Un ex magazzino e la casa del custode sono entrambi di proprietà comunale: «Ora bisogna trovare una destinazione d'uso»

Edifici abbandonati nel parco della Pellerina, scatta lo sgombero dei senzatetto. All'interno anche cucine e termosifoni

Edifici abbandonati nel parco della Pellerina, scatta lo sgombero dei senzatetto. All'interno anche cucine e termosifoni

Nel parco della Pellerina, dove ci si prepara alla contestata edificazione del nuovo ospedale, ci sono anche edifici comunali abbandonati e diventati, nel corso degli anni, rifugio per senzatetto. Si tratta dell'ex magazzino del verde, che sorge a pochi metri dal tennis club di corso Appio Claudio, e della casa del custode del parco, una casetta a due piani che si trova non lontano dalla cascina e per comprare la quale in molti farebbero carte false. La possibilità di vivere nel verde ma in piena città infatti è rara, tanto che pure i senzatetto l'hanno colta al volo e da tempo si sono installati all'interno, ben felici che nessuno in Comune a Torino abbia per ora colto la possibilità di mettere in vendita i due appartamenti (con cortile e giardino) che si trovano praticamente in riva alla Dora.

Una situazione di degrado che è stata segnalata più volte dagli utenti del parco. Ieri mattina, su sollecitazione della Circoscrizione 4 che ha raccolto le lamentele, è scattato lo sgombero. Polizia locale, i tecnici della divisione Ambiente e Verde, di Amiat e di Ireti, con la collaborazione della protezione civile, hanno "bussato" alle porte dei due edifici, trovandovi all'interno alcuni degli occupanti abituali. Nell'ex magazzino c'erano due marocchini 50enni e un cane, ma i giacigli erano 4 o 5, segno che a vivere lì in realtà erano più persone. Nell'edificio era stata allestita una camera con una cucina e c'era un termosifone, in quanto gli occupanti si erano allacciati abusivamente alla rete elettrica. I due extracomunitari, regolari sul territorio italiano, hanno spiegato di non avere altri posti in cui andare ma hanno rifiutato la soluzione abitativa emergenziale proposta dal Comune. 

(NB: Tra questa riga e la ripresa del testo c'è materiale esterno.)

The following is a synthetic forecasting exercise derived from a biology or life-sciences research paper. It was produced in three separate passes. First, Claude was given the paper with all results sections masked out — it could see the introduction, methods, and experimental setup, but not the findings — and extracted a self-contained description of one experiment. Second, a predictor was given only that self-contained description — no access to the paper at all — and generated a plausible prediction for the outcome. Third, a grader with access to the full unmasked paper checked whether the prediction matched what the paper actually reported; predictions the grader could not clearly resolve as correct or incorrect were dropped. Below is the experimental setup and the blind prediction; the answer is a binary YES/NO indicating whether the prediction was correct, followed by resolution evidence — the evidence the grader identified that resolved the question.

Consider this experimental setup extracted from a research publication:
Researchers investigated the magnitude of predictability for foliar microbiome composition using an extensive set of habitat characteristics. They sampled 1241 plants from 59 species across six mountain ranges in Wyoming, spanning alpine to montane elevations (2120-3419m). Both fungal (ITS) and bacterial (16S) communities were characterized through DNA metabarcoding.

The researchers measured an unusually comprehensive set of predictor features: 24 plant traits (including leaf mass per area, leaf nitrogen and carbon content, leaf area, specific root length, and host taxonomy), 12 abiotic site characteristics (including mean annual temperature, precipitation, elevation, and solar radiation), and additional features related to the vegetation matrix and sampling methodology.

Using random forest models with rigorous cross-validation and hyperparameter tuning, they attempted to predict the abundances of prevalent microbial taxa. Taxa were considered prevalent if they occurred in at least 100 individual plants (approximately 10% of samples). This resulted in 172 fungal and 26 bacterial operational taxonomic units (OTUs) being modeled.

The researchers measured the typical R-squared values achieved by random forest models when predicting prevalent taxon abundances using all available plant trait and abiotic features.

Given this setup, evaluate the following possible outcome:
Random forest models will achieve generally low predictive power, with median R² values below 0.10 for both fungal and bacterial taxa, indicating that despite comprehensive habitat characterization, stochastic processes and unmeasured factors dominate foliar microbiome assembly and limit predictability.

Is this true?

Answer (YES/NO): NO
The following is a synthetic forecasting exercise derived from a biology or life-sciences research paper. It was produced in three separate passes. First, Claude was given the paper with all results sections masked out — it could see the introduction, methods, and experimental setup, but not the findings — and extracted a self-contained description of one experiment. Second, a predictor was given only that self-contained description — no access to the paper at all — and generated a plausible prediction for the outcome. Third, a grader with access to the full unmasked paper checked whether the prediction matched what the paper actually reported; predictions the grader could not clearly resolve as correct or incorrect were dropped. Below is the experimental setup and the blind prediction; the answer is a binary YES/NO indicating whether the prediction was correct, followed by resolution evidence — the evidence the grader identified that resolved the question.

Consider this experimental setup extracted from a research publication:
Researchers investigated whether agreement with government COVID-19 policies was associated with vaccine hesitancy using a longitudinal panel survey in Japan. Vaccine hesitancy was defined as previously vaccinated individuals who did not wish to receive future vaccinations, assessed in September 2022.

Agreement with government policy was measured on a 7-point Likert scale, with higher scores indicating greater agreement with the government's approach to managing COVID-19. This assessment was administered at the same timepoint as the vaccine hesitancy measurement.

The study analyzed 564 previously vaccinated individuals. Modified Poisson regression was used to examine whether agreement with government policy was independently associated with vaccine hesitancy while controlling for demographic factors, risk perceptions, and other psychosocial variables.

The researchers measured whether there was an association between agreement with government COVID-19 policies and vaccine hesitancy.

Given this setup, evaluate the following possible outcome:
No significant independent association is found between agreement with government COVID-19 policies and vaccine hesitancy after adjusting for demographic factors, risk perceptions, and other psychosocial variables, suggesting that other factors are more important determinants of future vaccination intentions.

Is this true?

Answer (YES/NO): NO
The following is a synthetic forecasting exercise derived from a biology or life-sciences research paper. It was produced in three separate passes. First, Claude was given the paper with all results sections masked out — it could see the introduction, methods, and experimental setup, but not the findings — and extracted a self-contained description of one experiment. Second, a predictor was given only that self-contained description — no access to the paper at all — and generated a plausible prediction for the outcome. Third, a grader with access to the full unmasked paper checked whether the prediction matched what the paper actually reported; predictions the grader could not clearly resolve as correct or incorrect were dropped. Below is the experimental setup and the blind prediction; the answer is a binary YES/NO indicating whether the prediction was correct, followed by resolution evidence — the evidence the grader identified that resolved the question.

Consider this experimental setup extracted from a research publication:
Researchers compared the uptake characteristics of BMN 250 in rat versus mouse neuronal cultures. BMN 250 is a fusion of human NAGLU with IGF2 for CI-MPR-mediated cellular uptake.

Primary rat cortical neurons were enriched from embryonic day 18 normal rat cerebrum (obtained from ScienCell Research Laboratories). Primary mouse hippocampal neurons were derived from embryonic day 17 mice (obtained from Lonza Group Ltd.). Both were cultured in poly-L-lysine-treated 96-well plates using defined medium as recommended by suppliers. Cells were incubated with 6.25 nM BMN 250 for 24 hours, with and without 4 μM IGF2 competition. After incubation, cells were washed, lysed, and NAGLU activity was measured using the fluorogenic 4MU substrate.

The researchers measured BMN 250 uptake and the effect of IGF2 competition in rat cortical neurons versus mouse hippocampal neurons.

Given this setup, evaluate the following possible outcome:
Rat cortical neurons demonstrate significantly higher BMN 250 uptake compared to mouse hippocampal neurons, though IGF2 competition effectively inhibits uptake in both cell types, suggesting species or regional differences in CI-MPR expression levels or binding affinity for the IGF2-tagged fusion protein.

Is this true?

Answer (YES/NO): NO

Scenario simile quello che tecnici e agenti hanno poi trovato nell'ex casa del custode. Qui c'era un solo extracomunitario ma più giacigli, con gli allacci abusivi alla rete elettrica.

In entrambi gli edifici, dopo che sono stati abbandonati spontaneamente dagli occupanti, sono stati staccati gli allacciamenti abusivi e murati gli ingressi, per impedire nuove occupazioni. Presente sul posto anche Lorenzo Ciravegna, coordinatore al Verde della Circoscrizione 4: «Sarebbe opportuno che adesso la Città trovasse una nuova destinazione per queste due strutture - è l'invito rivolto al Comune -. Chiederemo un incontro al sindaco e agli assessori al Verde e al Patrimonio per sollecitare una decisione. Ad esempio, si potrebbe destinarli alle associazioni che operano nel parco ma è importante decidere in fretta perché non si può lasciare vuoti degli edifici per troppi anni, lasciarli degradare e poi spendere dei soldi per riqualificarli. Meglio intervenire subito, prima che cadano in pezzi».